OBJECTIVE - Will you give every entry again exactly as it stands?

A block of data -
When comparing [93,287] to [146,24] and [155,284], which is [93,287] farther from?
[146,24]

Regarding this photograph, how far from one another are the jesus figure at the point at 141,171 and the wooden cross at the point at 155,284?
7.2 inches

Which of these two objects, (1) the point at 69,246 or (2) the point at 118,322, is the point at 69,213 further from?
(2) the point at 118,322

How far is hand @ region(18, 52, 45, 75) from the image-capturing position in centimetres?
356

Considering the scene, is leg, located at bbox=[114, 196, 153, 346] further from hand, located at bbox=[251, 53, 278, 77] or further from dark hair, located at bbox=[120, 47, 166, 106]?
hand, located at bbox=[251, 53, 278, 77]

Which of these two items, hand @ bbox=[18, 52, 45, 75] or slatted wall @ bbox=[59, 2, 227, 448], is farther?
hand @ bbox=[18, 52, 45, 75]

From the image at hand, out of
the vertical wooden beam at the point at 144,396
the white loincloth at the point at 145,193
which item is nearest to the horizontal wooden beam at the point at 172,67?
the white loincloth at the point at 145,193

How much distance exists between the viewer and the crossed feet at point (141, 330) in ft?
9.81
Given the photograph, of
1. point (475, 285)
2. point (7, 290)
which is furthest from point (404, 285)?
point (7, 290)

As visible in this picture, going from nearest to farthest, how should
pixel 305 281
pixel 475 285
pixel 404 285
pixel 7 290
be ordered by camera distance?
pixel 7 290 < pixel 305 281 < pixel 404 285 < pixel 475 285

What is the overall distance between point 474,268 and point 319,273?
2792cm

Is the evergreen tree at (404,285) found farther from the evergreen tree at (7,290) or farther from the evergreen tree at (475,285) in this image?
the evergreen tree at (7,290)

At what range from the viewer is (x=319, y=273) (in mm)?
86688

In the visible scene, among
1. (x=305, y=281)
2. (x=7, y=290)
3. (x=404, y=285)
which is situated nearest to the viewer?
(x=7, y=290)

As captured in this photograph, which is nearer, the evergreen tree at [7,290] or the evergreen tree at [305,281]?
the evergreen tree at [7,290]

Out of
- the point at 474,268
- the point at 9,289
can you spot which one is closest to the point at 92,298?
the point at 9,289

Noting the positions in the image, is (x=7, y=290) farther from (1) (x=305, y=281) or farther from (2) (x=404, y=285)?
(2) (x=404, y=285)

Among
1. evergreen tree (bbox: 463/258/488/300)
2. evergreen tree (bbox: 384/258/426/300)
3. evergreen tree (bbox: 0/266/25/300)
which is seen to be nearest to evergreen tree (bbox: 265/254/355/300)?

OUTPUT BELOW -
When comparing [93,287] to [146,24] and [155,284], which is [93,287] farther from?
[146,24]

Regarding this photograph, how far from one another are the jesus figure at the point at 141,171 and the wooden cross at the point at 155,284?
7.2 inches

Which of these two objects, (1) the point at 69,246 or (2) the point at 118,322, is the point at 69,213 further from?
(2) the point at 118,322

How far is hand @ region(18, 52, 45, 75) from the image-capturing position in centimetres?
356

Considering the scene, is leg, located at bbox=[114, 196, 153, 346] further from hand, located at bbox=[251, 53, 278, 77] or further from dark hair, located at bbox=[120, 47, 166, 106]?
hand, located at bbox=[251, 53, 278, 77]

Which of these two items, hand @ bbox=[18, 52, 45, 75] or slatted wall @ bbox=[59, 2, 227, 448], is farther?
hand @ bbox=[18, 52, 45, 75]

From the image at hand, out of
the vertical wooden beam at the point at 144,396
the white loincloth at the point at 145,193
which item is nearest to the horizontal wooden beam at the point at 172,67?
the white loincloth at the point at 145,193

How much distance exists between the viewer and the crossed feet at point (141, 330) in ft?
9.81
Given the photograph, of
1. point (475, 285)
2. point (7, 290)
which is furthest from point (404, 285)?
point (7, 290)

As visible in this picture, going from nearest to farthest, how should
pixel 305 281
pixel 475 285
pixel 404 285
pixel 7 290
be ordered by camera distance?
pixel 7 290 < pixel 305 281 < pixel 404 285 < pixel 475 285

What is the overall distance between point 474,268 and point 319,273?
2792cm

Is the evergreen tree at (404,285) found farther from the evergreen tree at (7,290) or farther from the evergreen tree at (475,285) in this image?
the evergreen tree at (7,290)

At what range from the viewer is (x=319, y=273) (in mm)?
86688

In the visible scene, among
1. (x=305, y=281)
2. (x=7, y=290)
3. (x=404, y=285)
which is situated nearest to the viewer?
(x=7, y=290)

As captured in this photograph, which is nearer, the evergreen tree at [7,290] or the evergreen tree at [305,281]?
the evergreen tree at [7,290]

Out of
- the point at 474,268
- the point at 9,289
can you spot which one is closest to the point at 92,298?
the point at 9,289

Noting the positions in the image, is (x=7, y=290) farther from (1) (x=305, y=281) or farther from (2) (x=404, y=285)?
(2) (x=404, y=285)

Among
1. evergreen tree (bbox: 463/258/488/300)
2. evergreen tree (bbox: 384/258/426/300)
3. evergreen tree (bbox: 0/266/25/300)
which is seen to be nearest to evergreen tree (bbox: 265/254/355/300)?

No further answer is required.